A multi-lane highway curves from the upper left corner to the bottom right edge of this nearly square aquatint and drypoint print. A row of sketchily drawn street lamps lines the top and right edge of the freeway. Black and white trucks and cars cast lapis-blue shadows on the charcoal-gray road. The artist wrote “Trial Proof III” in graphite in the lower left margin under the print and signed it with a heart and text reading, “Thiebaud 1979" in the lower right.

Wayne Thiebaud, Freeway Curve, 1979, color sugarlift aquatint and drypoint on wove paper, Corcoran Collection (Gift of the Women's Committee of the Corcoran Gallery of Art), 2015.19.3164

How does transportation affect our daily lives?

What can we learn about transportation and travel from works of art?

             Planes, trains, and automobiles.

             Perhaps horses, trucks, or jets?

             Maybe ferries, scooters, buses, or bicycles.

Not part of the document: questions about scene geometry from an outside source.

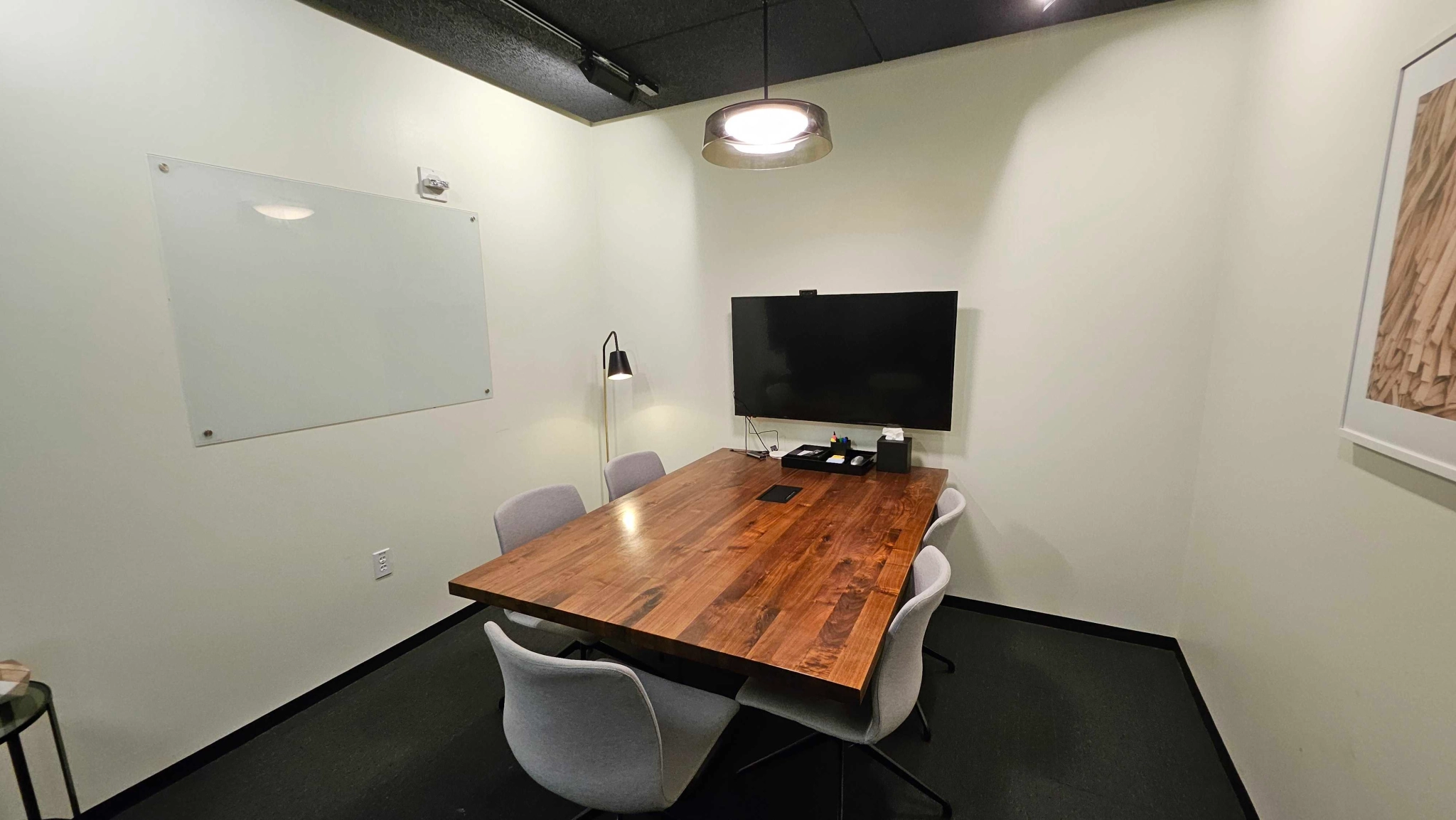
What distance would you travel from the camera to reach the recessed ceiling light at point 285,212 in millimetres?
1942

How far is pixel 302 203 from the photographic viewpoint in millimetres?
2047

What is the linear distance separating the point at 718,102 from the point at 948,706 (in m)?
3.17

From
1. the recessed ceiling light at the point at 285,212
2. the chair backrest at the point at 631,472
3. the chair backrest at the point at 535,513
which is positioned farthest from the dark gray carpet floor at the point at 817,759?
the recessed ceiling light at the point at 285,212

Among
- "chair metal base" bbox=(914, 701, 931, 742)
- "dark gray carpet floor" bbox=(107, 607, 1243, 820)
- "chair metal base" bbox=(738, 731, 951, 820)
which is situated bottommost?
"dark gray carpet floor" bbox=(107, 607, 1243, 820)

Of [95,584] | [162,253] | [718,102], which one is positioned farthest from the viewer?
[718,102]

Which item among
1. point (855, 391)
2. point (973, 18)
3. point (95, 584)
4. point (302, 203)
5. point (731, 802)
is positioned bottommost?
point (731, 802)

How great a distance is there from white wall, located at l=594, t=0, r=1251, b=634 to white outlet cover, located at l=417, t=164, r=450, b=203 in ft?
4.56

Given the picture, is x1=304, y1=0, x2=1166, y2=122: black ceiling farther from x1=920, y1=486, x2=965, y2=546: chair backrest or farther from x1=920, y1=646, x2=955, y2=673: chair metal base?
x1=920, y1=646, x2=955, y2=673: chair metal base

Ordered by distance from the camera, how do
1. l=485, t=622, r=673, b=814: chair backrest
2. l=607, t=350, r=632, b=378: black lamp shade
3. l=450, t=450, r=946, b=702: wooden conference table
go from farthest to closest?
l=607, t=350, r=632, b=378: black lamp shade < l=450, t=450, r=946, b=702: wooden conference table < l=485, t=622, r=673, b=814: chair backrest

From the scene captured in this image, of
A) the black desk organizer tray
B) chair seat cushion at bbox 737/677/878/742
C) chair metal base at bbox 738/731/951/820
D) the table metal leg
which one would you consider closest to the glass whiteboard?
the table metal leg

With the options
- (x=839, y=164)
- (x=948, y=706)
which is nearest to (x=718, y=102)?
(x=839, y=164)

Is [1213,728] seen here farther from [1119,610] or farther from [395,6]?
[395,6]

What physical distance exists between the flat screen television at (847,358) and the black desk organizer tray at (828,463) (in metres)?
0.18

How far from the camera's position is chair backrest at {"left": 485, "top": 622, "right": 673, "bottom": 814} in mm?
1046
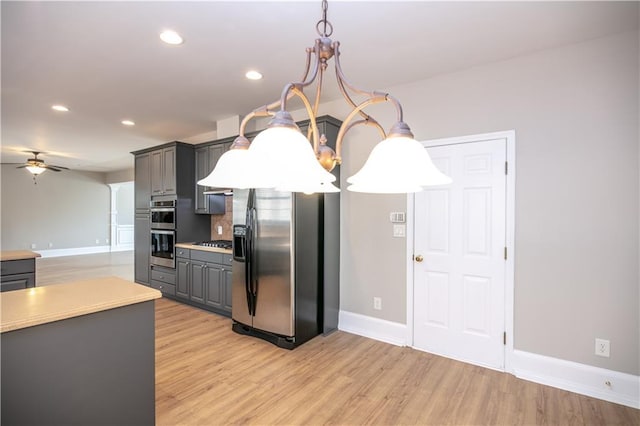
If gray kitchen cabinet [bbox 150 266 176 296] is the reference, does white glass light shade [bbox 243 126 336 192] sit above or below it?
above

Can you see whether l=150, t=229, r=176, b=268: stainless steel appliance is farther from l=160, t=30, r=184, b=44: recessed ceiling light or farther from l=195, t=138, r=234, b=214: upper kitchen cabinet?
l=160, t=30, r=184, b=44: recessed ceiling light

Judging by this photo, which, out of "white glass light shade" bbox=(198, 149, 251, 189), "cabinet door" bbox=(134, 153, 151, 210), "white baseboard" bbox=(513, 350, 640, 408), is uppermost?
"cabinet door" bbox=(134, 153, 151, 210)

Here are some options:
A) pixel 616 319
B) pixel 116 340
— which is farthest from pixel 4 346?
pixel 616 319

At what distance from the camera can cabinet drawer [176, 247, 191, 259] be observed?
4.55m

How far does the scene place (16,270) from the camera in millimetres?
3084

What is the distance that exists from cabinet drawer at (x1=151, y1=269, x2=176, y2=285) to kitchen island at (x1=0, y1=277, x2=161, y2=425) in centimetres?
311

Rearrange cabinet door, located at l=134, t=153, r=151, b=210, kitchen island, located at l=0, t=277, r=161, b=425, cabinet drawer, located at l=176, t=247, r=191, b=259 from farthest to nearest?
cabinet door, located at l=134, t=153, r=151, b=210
cabinet drawer, located at l=176, t=247, r=191, b=259
kitchen island, located at l=0, t=277, r=161, b=425

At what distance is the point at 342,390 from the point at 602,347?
6.56 feet

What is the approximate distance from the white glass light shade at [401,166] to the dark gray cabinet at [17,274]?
370 centimetres

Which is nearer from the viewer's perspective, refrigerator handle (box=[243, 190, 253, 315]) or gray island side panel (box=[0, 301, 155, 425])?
gray island side panel (box=[0, 301, 155, 425])

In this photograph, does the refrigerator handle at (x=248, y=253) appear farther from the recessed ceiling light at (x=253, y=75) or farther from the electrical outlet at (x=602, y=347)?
the electrical outlet at (x=602, y=347)

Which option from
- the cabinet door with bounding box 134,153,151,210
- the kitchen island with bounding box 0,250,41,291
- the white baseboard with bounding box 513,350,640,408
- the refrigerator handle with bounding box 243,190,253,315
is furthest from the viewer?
the cabinet door with bounding box 134,153,151,210

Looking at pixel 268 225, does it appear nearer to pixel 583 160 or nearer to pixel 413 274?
pixel 413 274

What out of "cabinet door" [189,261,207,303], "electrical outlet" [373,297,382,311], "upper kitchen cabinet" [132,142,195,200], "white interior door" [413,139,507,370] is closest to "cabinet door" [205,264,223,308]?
"cabinet door" [189,261,207,303]
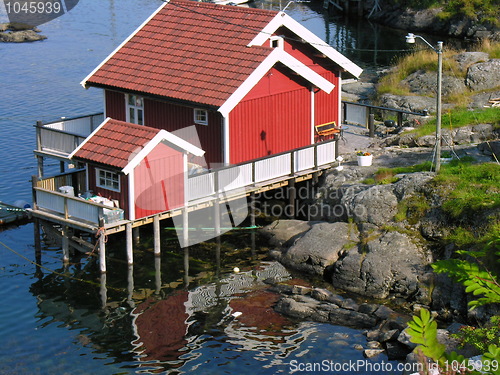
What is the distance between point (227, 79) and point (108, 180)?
18.9ft

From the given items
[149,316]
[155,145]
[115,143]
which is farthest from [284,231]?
[115,143]

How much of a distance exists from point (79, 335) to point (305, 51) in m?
14.9

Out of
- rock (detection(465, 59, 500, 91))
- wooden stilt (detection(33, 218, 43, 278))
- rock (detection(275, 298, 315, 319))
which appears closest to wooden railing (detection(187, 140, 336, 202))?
rock (detection(275, 298, 315, 319))

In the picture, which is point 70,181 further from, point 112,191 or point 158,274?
point 158,274

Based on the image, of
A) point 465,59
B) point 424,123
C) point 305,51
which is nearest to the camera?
point 305,51

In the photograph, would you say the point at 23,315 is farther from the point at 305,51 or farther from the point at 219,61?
the point at 305,51

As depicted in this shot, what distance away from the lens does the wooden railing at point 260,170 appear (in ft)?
102

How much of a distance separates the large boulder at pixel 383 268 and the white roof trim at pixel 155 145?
642 cm

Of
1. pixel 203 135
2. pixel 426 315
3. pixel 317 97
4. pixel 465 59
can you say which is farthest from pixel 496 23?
pixel 426 315

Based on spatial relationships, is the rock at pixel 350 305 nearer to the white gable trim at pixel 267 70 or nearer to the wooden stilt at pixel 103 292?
the wooden stilt at pixel 103 292

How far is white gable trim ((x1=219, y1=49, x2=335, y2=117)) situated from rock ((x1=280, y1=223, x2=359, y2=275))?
5.30 m

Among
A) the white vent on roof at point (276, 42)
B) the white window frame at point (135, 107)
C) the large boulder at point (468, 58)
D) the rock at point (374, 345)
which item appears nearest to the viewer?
the rock at point (374, 345)

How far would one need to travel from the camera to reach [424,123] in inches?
1534

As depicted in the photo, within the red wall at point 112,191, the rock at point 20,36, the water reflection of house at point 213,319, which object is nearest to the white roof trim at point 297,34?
the red wall at point 112,191
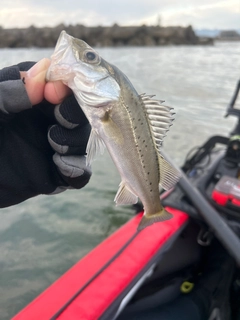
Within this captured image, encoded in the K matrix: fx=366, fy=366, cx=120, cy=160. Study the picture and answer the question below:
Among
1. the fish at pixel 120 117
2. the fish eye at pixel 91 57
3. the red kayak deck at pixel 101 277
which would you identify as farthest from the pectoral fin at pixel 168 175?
the red kayak deck at pixel 101 277

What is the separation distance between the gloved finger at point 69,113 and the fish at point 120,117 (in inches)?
5.0

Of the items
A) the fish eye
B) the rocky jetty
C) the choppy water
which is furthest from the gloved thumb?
the rocky jetty

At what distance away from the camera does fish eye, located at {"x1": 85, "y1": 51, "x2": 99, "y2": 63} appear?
5.68 feet

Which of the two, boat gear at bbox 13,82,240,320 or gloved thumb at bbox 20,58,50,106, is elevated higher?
gloved thumb at bbox 20,58,50,106

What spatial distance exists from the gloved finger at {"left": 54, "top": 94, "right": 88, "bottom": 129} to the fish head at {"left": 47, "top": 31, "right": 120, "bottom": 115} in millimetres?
121

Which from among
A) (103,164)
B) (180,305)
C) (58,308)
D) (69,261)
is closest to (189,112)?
(103,164)

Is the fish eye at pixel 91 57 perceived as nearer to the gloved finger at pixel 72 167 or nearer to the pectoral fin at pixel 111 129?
the pectoral fin at pixel 111 129

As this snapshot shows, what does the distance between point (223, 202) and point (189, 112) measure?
9.84 metres

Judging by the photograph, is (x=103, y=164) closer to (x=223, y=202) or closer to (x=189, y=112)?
(x=223, y=202)

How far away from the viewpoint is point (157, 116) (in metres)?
1.86

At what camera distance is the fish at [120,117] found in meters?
1.69

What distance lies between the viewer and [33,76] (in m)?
1.74

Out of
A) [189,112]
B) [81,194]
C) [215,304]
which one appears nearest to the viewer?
[215,304]

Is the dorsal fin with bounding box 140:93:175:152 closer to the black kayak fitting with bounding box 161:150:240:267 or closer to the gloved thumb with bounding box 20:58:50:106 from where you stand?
the gloved thumb with bounding box 20:58:50:106
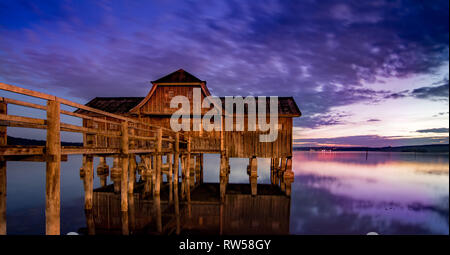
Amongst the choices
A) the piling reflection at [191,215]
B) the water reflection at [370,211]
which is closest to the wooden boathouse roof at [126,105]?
the water reflection at [370,211]

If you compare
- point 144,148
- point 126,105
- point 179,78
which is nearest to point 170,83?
point 179,78

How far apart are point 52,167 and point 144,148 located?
21.7 feet

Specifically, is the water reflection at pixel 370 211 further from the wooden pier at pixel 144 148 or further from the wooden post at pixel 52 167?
the wooden post at pixel 52 167

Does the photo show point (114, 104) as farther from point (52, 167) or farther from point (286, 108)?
point (52, 167)

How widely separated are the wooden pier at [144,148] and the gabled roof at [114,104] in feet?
0.65

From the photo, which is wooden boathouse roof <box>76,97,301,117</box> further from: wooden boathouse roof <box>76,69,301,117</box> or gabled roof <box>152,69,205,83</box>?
gabled roof <box>152,69,205,83</box>

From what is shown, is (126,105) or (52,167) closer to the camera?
(52,167)

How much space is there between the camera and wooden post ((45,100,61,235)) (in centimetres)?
557

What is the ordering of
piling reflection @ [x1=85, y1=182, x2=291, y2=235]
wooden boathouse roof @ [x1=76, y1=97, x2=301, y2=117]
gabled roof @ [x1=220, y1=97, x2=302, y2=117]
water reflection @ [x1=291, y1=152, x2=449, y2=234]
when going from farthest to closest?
1. wooden boathouse roof @ [x1=76, y1=97, x2=301, y2=117]
2. gabled roof @ [x1=220, y1=97, x2=302, y2=117]
3. water reflection @ [x1=291, y1=152, x2=449, y2=234]
4. piling reflection @ [x1=85, y1=182, x2=291, y2=235]

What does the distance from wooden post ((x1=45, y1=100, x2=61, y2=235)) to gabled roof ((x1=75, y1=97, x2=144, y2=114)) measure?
676 inches

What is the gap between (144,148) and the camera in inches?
480

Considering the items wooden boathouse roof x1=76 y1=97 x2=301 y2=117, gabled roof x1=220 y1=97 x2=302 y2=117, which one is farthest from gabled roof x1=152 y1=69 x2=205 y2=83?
gabled roof x1=220 y1=97 x2=302 y2=117
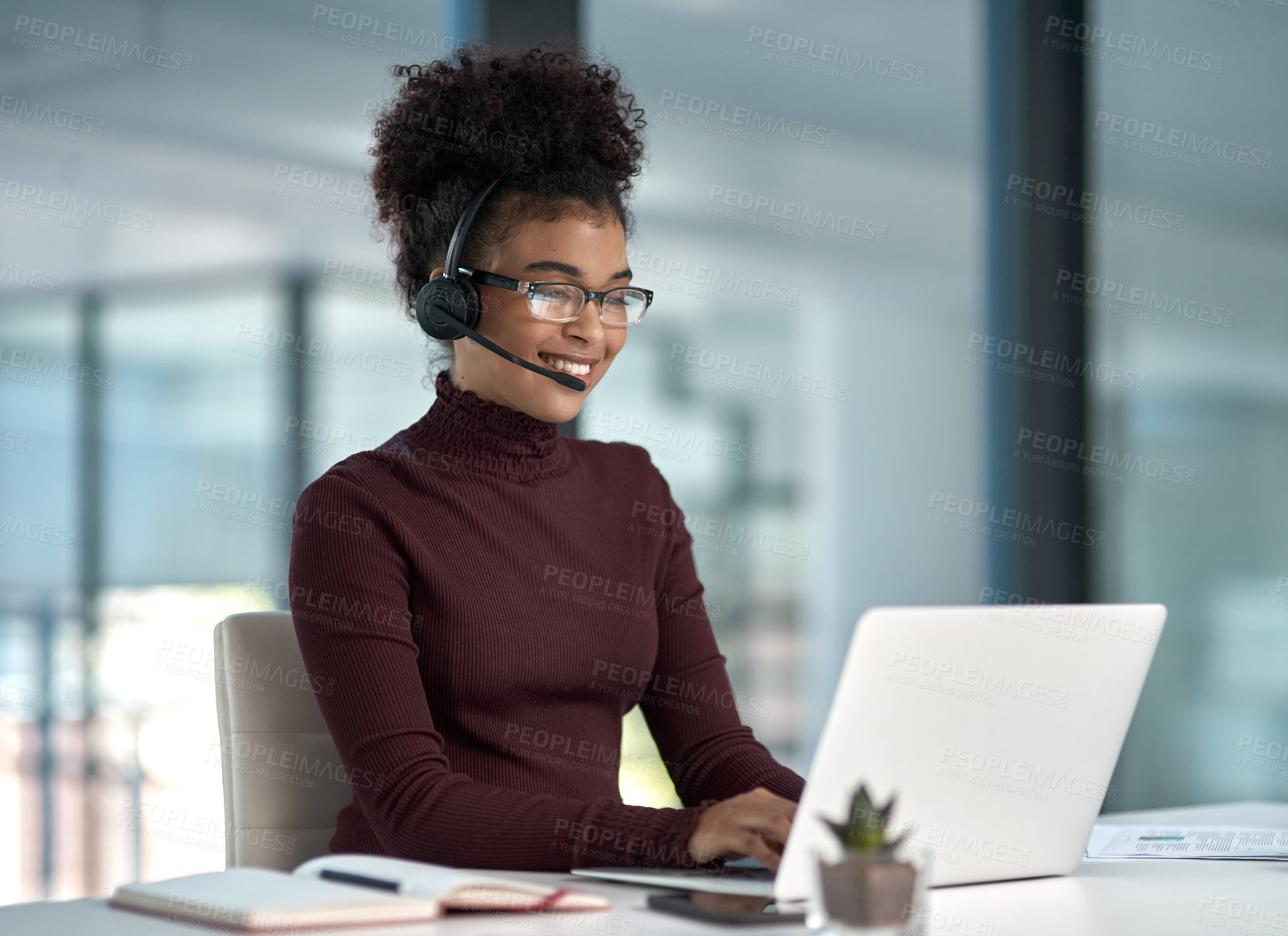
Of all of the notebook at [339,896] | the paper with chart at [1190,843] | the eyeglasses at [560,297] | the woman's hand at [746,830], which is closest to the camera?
the notebook at [339,896]

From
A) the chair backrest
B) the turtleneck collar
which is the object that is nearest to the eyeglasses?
the turtleneck collar

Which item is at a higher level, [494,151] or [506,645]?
[494,151]

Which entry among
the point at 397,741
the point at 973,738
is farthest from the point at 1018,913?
the point at 397,741

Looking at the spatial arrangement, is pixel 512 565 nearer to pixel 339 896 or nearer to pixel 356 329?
pixel 339 896

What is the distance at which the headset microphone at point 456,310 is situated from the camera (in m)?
1.55

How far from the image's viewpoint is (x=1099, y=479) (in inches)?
121

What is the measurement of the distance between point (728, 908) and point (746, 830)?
0.12 metres

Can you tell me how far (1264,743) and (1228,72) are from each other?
154 centimetres

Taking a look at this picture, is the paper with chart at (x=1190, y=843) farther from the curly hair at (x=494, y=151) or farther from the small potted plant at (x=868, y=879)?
the curly hair at (x=494, y=151)

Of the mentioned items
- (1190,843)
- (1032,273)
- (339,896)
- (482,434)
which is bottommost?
(1190,843)

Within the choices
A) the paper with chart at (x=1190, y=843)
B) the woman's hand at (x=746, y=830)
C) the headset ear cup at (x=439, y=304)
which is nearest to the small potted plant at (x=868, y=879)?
the woman's hand at (x=746, y=830)

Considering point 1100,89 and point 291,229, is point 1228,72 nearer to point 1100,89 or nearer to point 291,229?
point 1100,89

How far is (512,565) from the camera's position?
153cm

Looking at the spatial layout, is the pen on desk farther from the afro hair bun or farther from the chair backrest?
the afro hair bun
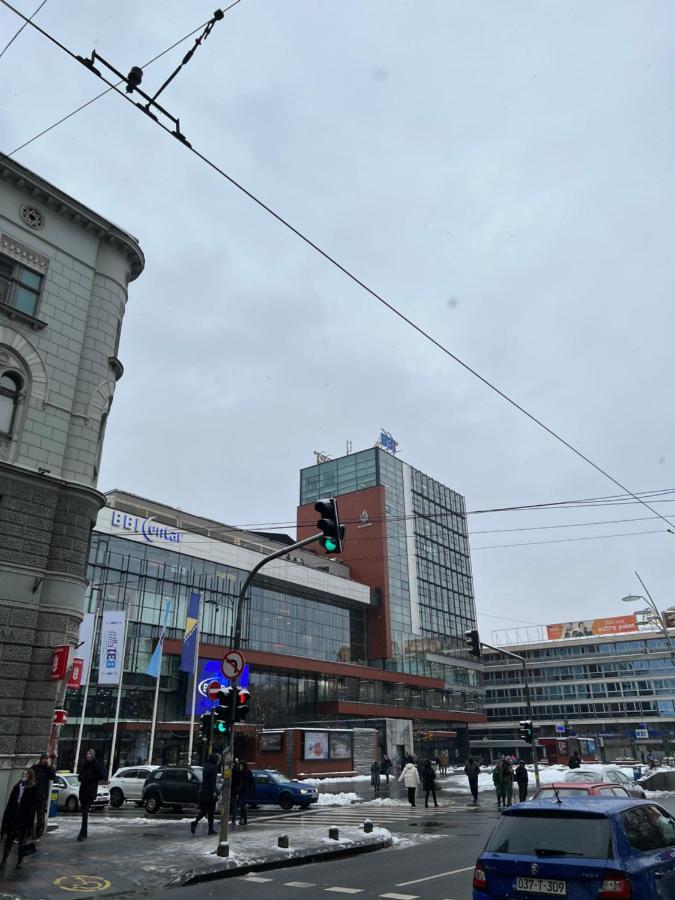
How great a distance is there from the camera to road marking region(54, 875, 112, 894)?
10.7 meters

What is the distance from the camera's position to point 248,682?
61.9m

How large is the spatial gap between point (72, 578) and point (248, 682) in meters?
48.0

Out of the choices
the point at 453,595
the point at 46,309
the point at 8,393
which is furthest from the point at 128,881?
the point at 453,595

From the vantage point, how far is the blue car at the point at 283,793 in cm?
2634

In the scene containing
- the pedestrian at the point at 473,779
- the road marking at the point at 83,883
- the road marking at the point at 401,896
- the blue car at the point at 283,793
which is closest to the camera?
the road marking at the point at 401,896

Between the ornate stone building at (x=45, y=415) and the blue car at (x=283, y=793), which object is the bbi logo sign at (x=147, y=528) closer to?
the blue car at (x=283, y=793)

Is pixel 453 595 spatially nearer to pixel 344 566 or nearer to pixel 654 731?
pixel 344 566

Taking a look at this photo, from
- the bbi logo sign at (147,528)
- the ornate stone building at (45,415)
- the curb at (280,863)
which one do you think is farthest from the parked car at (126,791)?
the bbi logo sign at (147,528)

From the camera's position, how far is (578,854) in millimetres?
6066

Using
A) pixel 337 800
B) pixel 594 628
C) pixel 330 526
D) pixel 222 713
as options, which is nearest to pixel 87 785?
pixel 222 713

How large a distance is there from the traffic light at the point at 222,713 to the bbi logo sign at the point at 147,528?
45283 millimetres

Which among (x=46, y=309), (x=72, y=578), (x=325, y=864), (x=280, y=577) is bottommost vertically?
(x=325, y=864)

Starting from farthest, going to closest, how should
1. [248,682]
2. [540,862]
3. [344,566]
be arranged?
1. [344,566]
2. [248,682]
3. [540,862]

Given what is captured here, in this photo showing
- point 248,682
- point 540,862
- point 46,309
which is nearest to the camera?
point 540,862
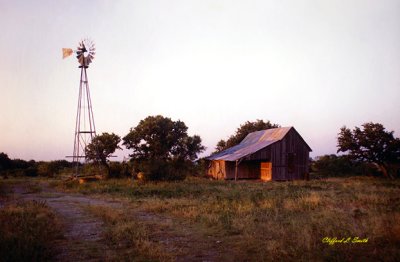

Consider your typical day. What do you do and where do you go? More importantly: how do you get there?

The United States is a geographically diverse and large country, which means that people, goods, and information travel in a variety of ways.

For centuries, artists—keen observers of life—have depicted these modes of transportation and the ways people, cultures, and societies are affected by them.

How have the ways people get around changed over time? Where does public transportation exist, who are the people using it, and what are their stories? What do salty sea air, the noise of a city, and the rigging of a ship really look like?